The children raced about playing tag and “Blindman’s Buff” and “I Spy,” while the men laid up stones for a fireplace and hewed and raised the logs one upon another to make the McCantrys’ walls. The women unpacked baskets and laughed and chattered as they spread the feast. They were seeing friends and neighbors they had not seen for weeks, perhaps for months or years.

There was one thing which Mrs. Woodlawn and Mrs. McCantry had in common: they both loved a party. With happy, flushed faces they moved about among the neighbors, shaking hands, filling coffee cups, and urging more beans or gingerbread on people who had already eaten their fill.

The swamp echoed with the ringing of axes and mallets and the cries of men as they heaved the upper logs into place. By sundown the McCantrys had a house of their own. All the hard work was done and only the finishing was left for Mr. McCantry. As the neighbors prepared to depart, other gifts came out of their wagons: a sack of potatoes, a rocking chair, a bushel of turnips, a goosefeather pillow, strings of dried apples, a couple of live chickens.

At the last moment Mr. Woodlawn nailed up a shelf by the new fireplace. No one knew why until Caddie and Emma came breathlessly over the fields from the Woodlawns’ house carrying the McCantrys’ clock. Caddie and her father had sat up late in the attic shop the night before to take it all apart, clean it, and coax it to run. Now it ticked away on the shelf as gay as a cricket.

“There!” said Caddie triumphantly. “A house is ready to live in when a clock is ticking in it!”

“My land!” said Mrs. McCantry. “That clock hasn’t ticked for years—just like us, I guess.” Her bonnet was all crooked with excitement and the purple pansies bobbed and trembled over one ear, but for once her eyes were perfectly frank and honest. “I know what you’ve been thinking of us, Mrs. Woodlawn,” she said slowly. “Shiftless, you thought, and I guess you were right. But we’ve seen what neighbors can be like today. We’re going to set right out to be good neighbors ourselves. You won’t ever regret all that you have done for us!”

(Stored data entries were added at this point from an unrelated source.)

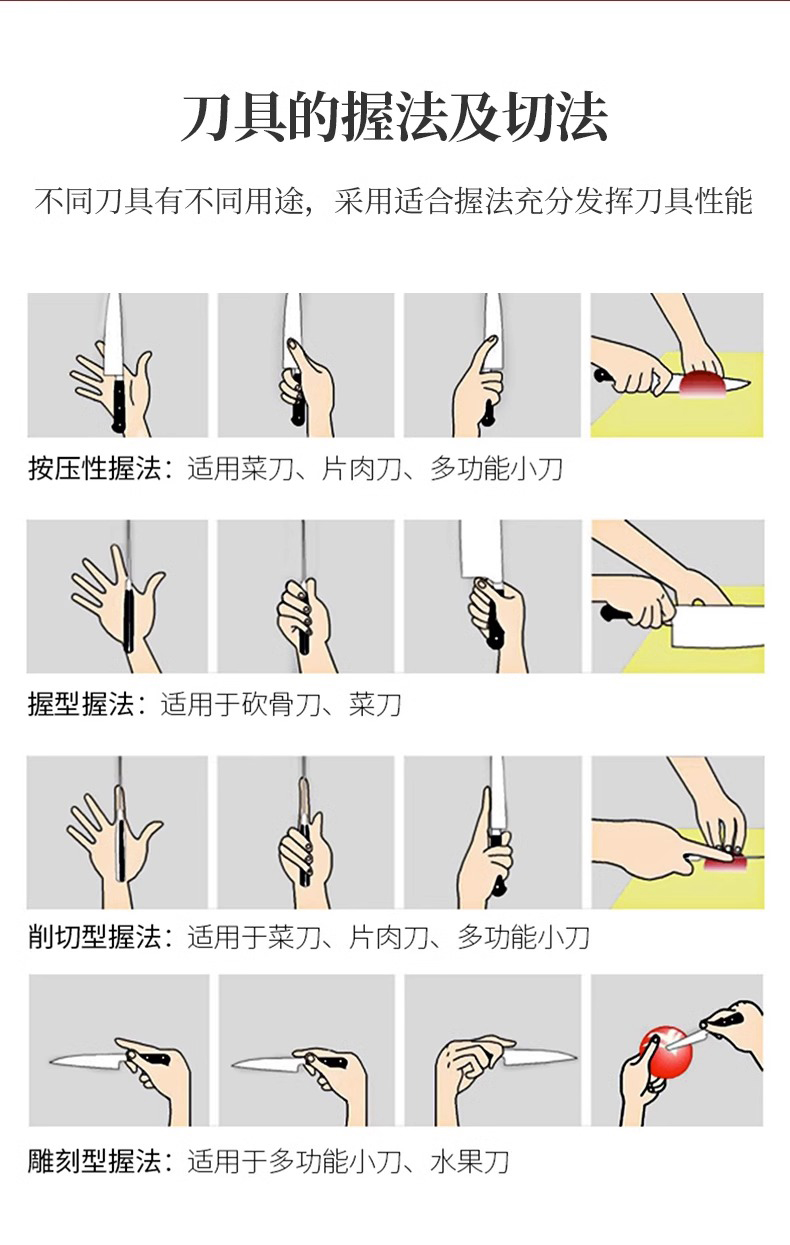 刀具的握法及切法

不同刀具有不同用途，采用适合握法充分发挥刀具性能

按压性握法：适用菜刀、片肉刀、多功能小刀

握型握法：适用于砍骨刀、菜刀

削切型握法：适用于菜刀、片肉刀、多功能小刀

雕刻型握法：适用于多功能小刀、水果刀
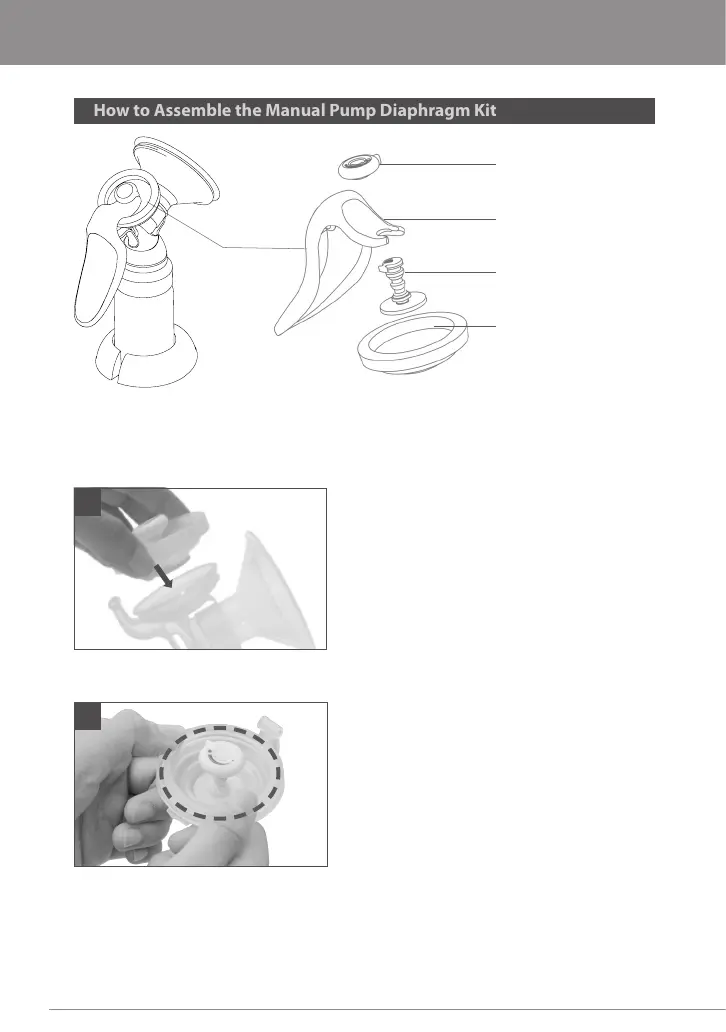 How to Assemble the Manual Pump Diaphragm Kit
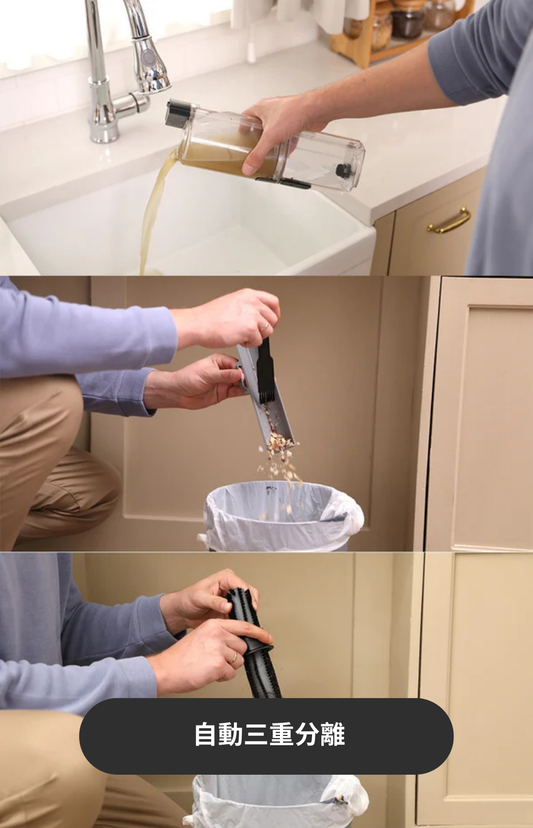 自動三重分離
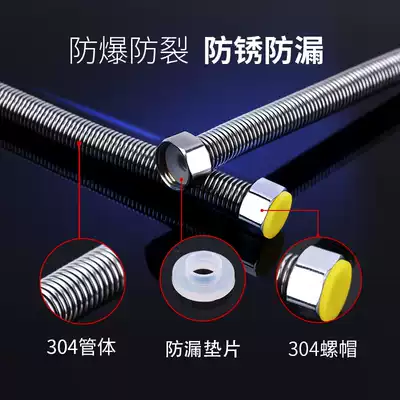 防爆防裂 防锈防漏

304管体

防漏垫片

304螺帽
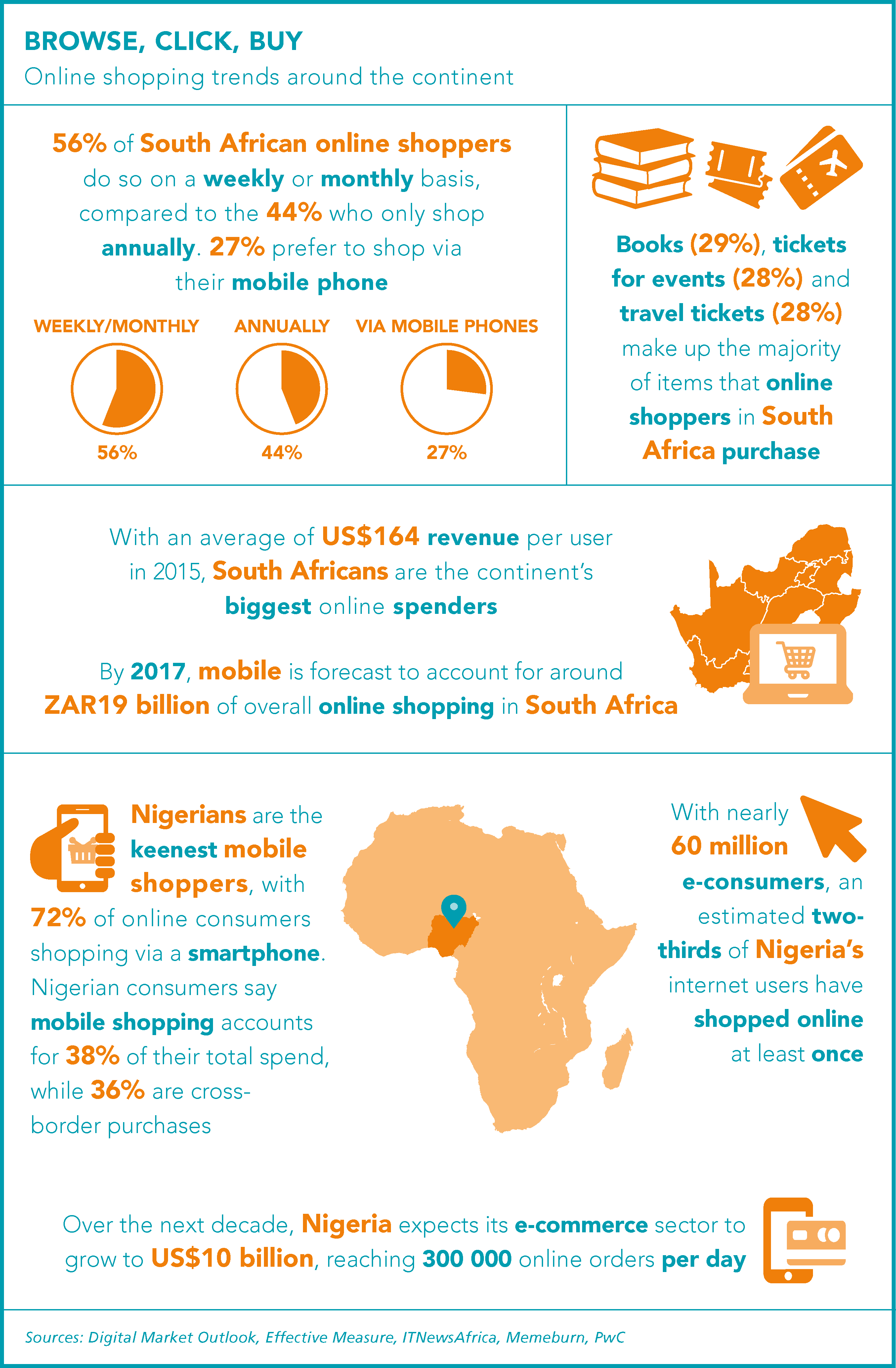 BROWSE, CLICK, BUY
Online shopping trends around the continent

56% of South African online shoppers do so on a weekly or monthly basis, compared to the 44% who only shop annually. 27% prefer to shop via their mobile phone

WEEKLY/MONTHLY
56%

ANNUALLY
44%

VIA MOBILE PHONES
27%

Books (29%), tickets for events (28%) and travel tickets (28%) make up the majority of items that online shoppers in South Africa purchase

With an average of US$164 revenue per user in 2015, South Africans are the continent's biggest online spenders

By 2017, mobile is forecast to account for around ZAR19 billion of overall online shopping in South Africa

Nigerians are the keenest mobile shoppers, with 72% of online consumers shopping via a smartphone. Nigerian consumers say mobile shopping accounts for 38% of their total spend, while 36% are cross-border purchases

With nearly 60 million e-consumers, an estimated two-thirds of Nigeria's internet users have shopped online at least once

Over the next decade, Nigeria expects its e-commerce sector to grow to US$10 billion, reaching 300 000 online orders per day

Sources: Digital Market Outlook, Effective Measure, ITNewsAfrica, Memeburn, PwC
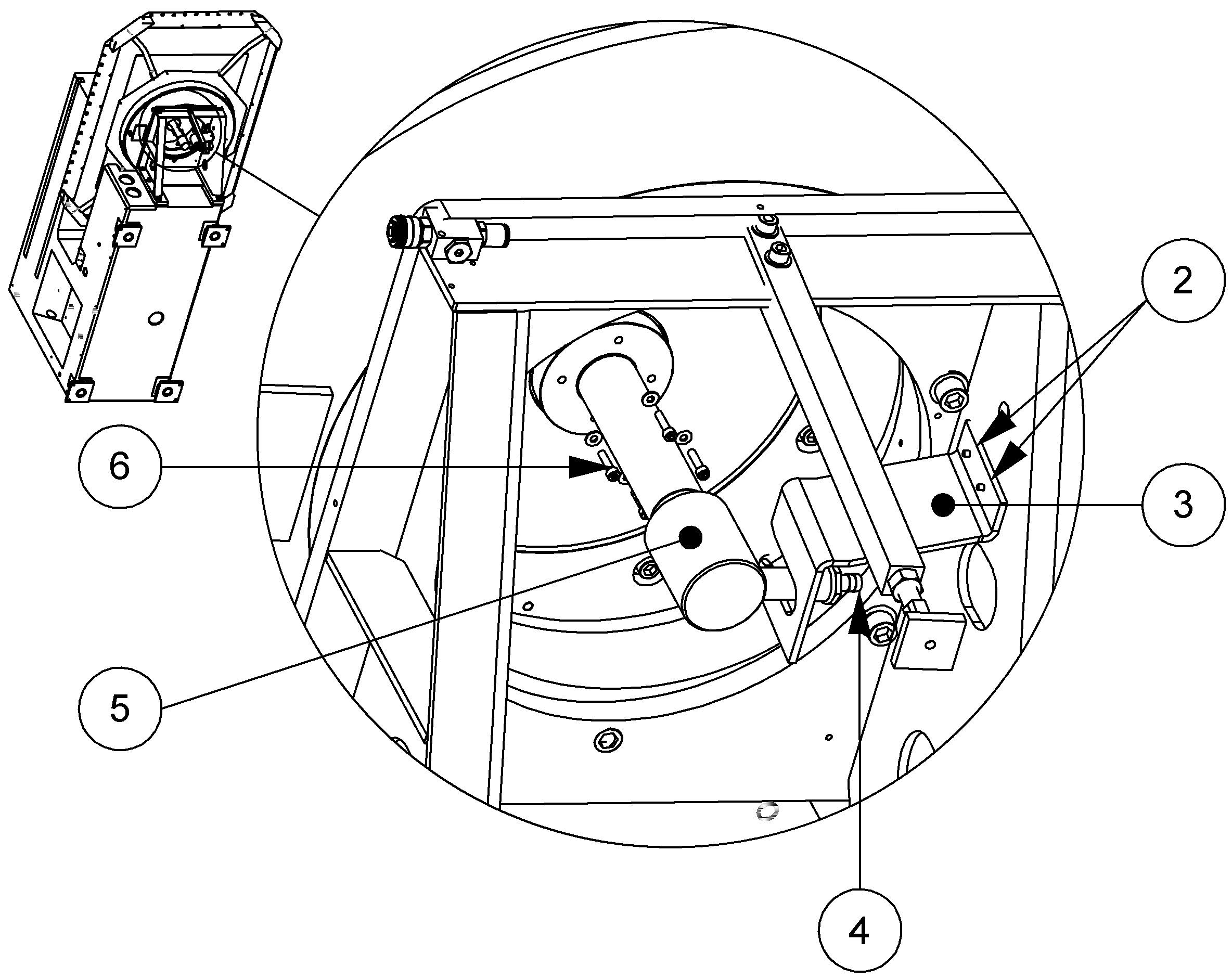 2

6

3

5

4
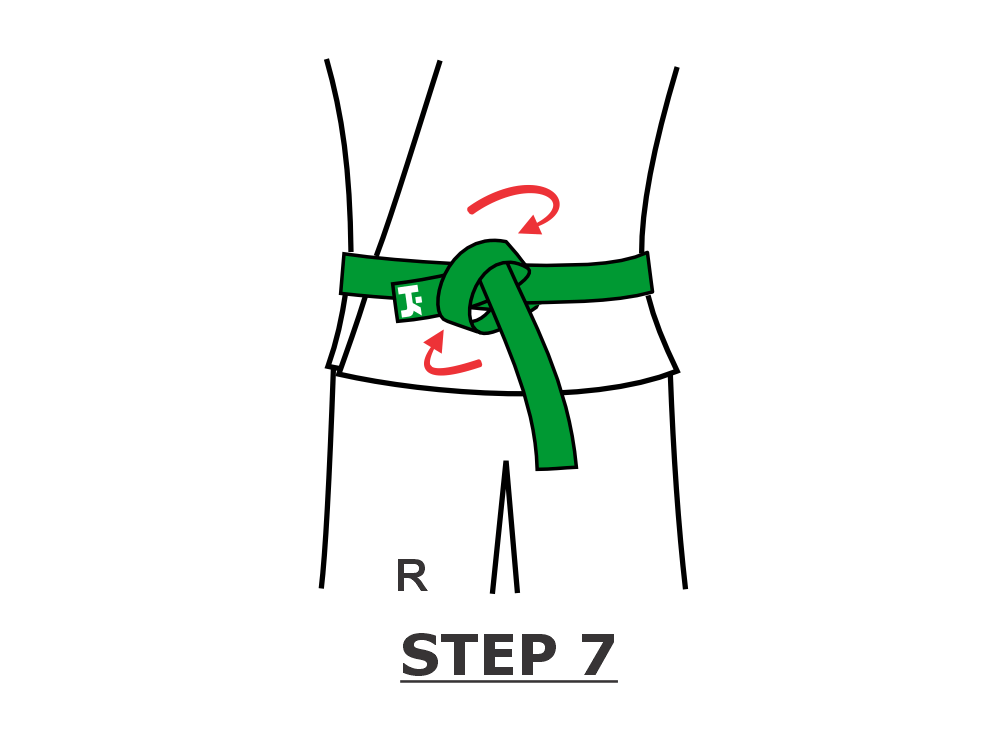 R

STEP 7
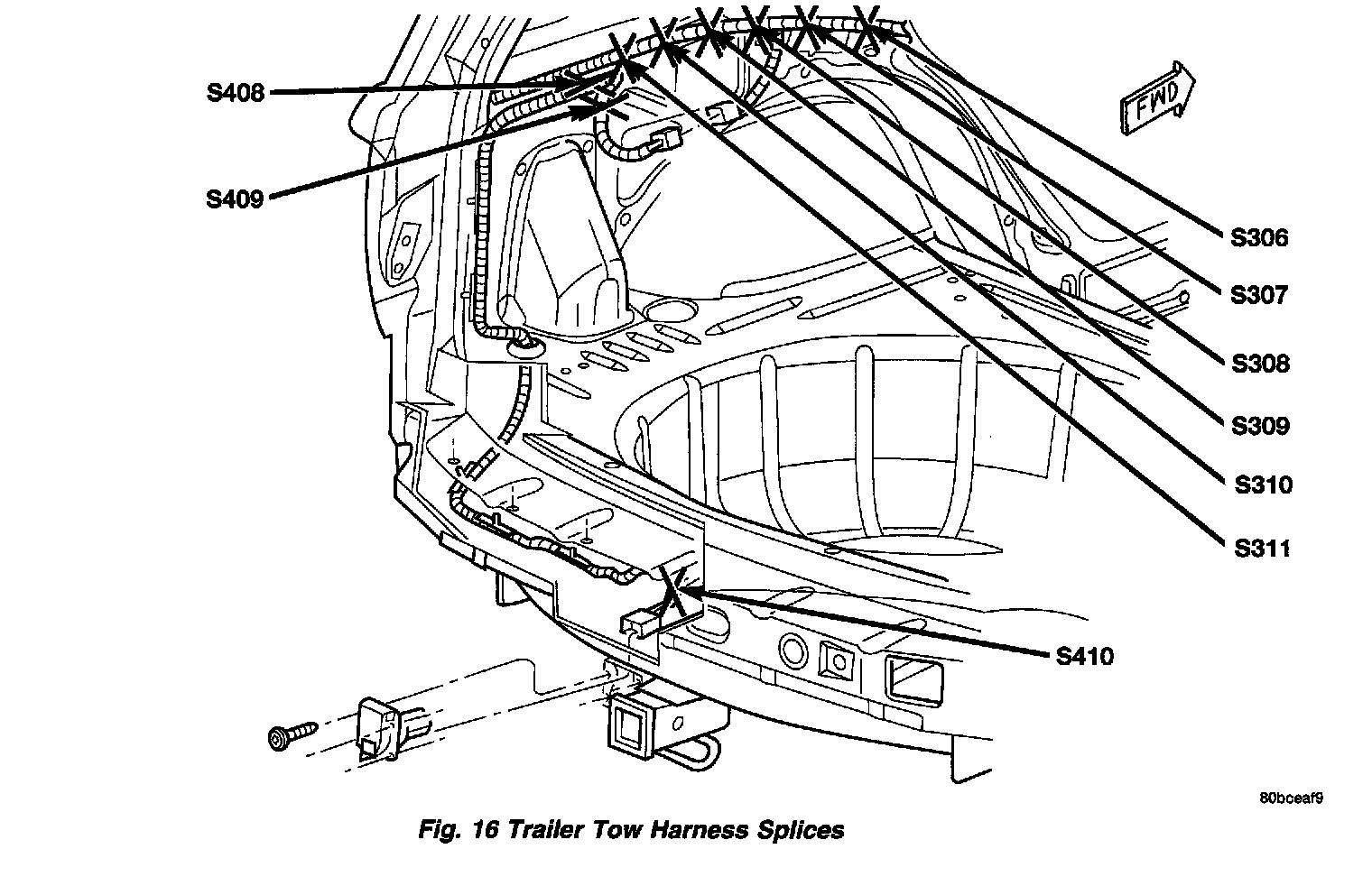 S408

S409

FWD

S306

S307

S308

S309

S310

S311

S410

80bceaf9

Fig. 16 Trailer Tow Harness Splices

The two women looked at each other and for the first time they smiled in sudden understanding. Caddie and Emma smiled at each other, too, and hugged each other.

Caddie knew that Mrs. McCantry might often forget her good resolutions, for she was that kind of person; but she knew also that Emma would always make up for Mrs. McCantry’s shortcomings, for Emma was a person to trust.

The McCantrys would be good neighbors.